* Text passage:
I) digesting the recombinant plasmid library obtained in step (4) with restriction enzyme M; ultrasonic fragmenting; circularizing the fragmented DNA fragments to obtain circularized DNA molecular library 1;

II) digesting the recombinant plasmid library obtained in step (4) with restriction enzyme M′; ultrasonical fragmenting; circularizing the fragmented DNA fragments to obtain circularized DNA molecular library 2;

the restriction enzyme M and the restriction enzyme M′ satisfy the following conditions: the restriction enzyme M is located at the 3′-end of the plasmid backbone fragment in the plasmid library; the restriction enzyme M′ is located at the 5′-end of the plasmid backbone fragment in the plasmid library; and the distance from either enzyme to the barcode sequence 1 or the barcode sequence 2 according to any one of claim 1 and claims 3-10 is less than 10 kb;

(6) designing forward primer B, reverse primer B, forward primer C and reverse primer C as follows:

designing forward primer 2 and reverse primer 2 according to the sequence of the 3′-end of the plasmid backbone fragment according to any one of claim 1 and claims 3-10; designing forward primer 3 and reverse primer 3 according to the sequence of the 5′-end of the plasmid backbone fragment;

ligating an adaptor sequence 3 used for high-throughput sequencing to the 5′-end of the forward primer 2 to obtain forward primer B; ligating an adaptor sequence 4 which is used in pair with the adaptor sequence 3 to the 5′-end of the reverse primer 2 to obtain reverse primer B;

ligating the adaptor sequence 3 to the 5′-end of the forward primer 3 to obtain forward primer C; ligating the adaptor sequence 4 to the 5′-end of the reverse primer 3 to obtain reverse primer C;

(7) using the circularized DNA library 1 obtained in step (5) as a template for PCR amplification with the forward primers B and the reverse primer B to obtain PCR product 2;

using the circularized DNA library 2 obtained in step (5) as a template for PCR amplification with the forward primers C and the reverse primer C to obtain PCR product 3;

performing high-throughput sequencing of the PCR product 2 and the PCR product 3 according to the adaptor sequence 3 and the adaptor sequence 4, respectively; obtaining the barcode sequence 1 and the 5′-end sequence of the DNA fragments to be tested in downstream thereof from the circularized DNA molecular library 1; obtaining the barcode sequence 2 and the 5′-end sequence of the DNA fragments to be tested in upstream thereof from the circularized DNA molecular library 2;

(8) determining sequences of both ends of each DNA fragment to be tested according to the pairing relationship between the barcode sequence 1 and the barcode sequence 2 obtained in step (2), thereby enabling high-throughput paired-end sequencing of the DNA fragments to be tested.

(Stored data entries)

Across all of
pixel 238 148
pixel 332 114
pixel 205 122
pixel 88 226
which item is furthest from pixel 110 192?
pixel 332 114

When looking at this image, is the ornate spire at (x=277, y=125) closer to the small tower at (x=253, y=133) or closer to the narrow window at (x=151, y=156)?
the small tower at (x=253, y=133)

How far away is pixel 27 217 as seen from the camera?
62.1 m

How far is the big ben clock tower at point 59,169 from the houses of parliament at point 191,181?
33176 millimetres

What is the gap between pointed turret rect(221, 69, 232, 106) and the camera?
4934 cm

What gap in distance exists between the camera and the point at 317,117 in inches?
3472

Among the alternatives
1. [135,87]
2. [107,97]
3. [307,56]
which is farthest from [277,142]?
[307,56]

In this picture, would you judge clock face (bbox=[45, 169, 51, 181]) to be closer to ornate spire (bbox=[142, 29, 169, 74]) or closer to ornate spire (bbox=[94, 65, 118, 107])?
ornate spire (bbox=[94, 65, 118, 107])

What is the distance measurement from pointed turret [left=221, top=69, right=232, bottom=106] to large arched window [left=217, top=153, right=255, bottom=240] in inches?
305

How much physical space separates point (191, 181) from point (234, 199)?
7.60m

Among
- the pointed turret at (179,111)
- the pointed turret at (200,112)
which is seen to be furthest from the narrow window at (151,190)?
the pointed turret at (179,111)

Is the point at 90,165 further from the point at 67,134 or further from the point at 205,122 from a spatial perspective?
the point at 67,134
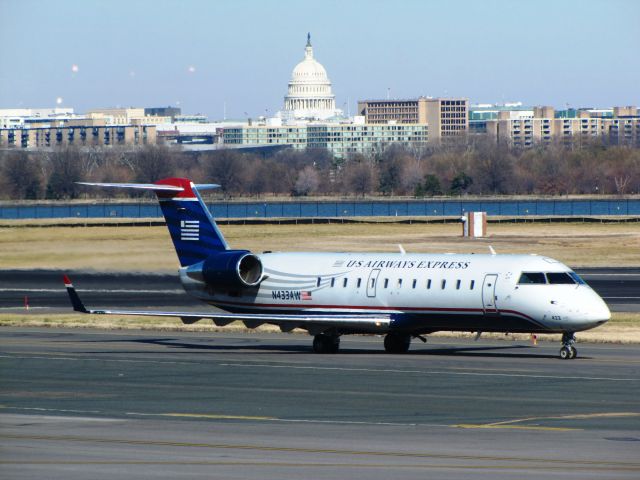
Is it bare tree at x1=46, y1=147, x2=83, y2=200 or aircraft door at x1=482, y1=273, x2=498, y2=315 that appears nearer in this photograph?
aircraft door at x1=482, y1=273, x2=498, y2=315

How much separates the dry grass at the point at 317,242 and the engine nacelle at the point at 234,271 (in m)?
27.6

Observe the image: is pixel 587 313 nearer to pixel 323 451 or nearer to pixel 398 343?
pixel 398 343

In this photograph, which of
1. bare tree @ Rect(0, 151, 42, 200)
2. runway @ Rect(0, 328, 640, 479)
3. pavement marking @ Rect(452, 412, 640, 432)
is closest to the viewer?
runway @ Rect(0, 328, 640, 479)

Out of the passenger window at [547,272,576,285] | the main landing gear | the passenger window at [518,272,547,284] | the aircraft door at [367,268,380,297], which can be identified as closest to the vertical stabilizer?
the aircraft door at [367,268,380,297]

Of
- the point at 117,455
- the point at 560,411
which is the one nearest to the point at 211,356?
the point at 560,411

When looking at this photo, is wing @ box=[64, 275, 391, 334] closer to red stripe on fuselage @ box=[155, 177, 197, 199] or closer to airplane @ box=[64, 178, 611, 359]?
airplane @ box=[64, 178, 611, 359]

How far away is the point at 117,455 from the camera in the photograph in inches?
906

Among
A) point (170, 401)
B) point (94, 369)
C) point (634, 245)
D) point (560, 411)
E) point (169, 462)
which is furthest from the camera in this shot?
point (634, 245)

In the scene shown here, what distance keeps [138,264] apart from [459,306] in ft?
112

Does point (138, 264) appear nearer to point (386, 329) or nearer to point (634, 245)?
point (386, 329)

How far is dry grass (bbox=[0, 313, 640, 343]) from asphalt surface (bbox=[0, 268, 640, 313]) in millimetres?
2967

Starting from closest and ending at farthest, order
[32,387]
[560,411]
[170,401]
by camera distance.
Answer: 1. [560,411]
2. [170,401]
3. [32,387]

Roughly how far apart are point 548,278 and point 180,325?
19064mm

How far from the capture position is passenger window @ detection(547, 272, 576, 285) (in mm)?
39469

* Problem 1:
According to the text passage, how far can restriction enzyme M or restriction enzyme M′ be from barcode sequence 1 or barcode sequence 2?
* Problem 2:
Switch "pairing relationship" to "correspondence" in the text passage from "performing high-throughput sequencing" to "to be tested.", and write out that stretch in full.

* Expected output 1:
Less than 10 kb.

* Expected output 2:
performing high-throughput sequencing of the PCR product 2 and the PCR product 3 according to the adaptor sequence 3 and the adaptor sequence 4, respectively; obtaining the barcode sequence 1 and the 5′-end sequence of the DNA fragments to be tested in downstream thereof from the circularized DNA molecular library 1; obtaining the barcode sequence 2 and the 5′-end sequence of the DNA fragments to be tested in upstream thereof from the circularized DNA molecular library 2;

(8) determining sequences of both ends of each DNA fragment to be tested according to the correspondence between the barcode sequence 1 and the barcode sequence 2 obtained in step (2), thereby enabling high-throughput paired-end sequencing of the DNA fragments to be tested.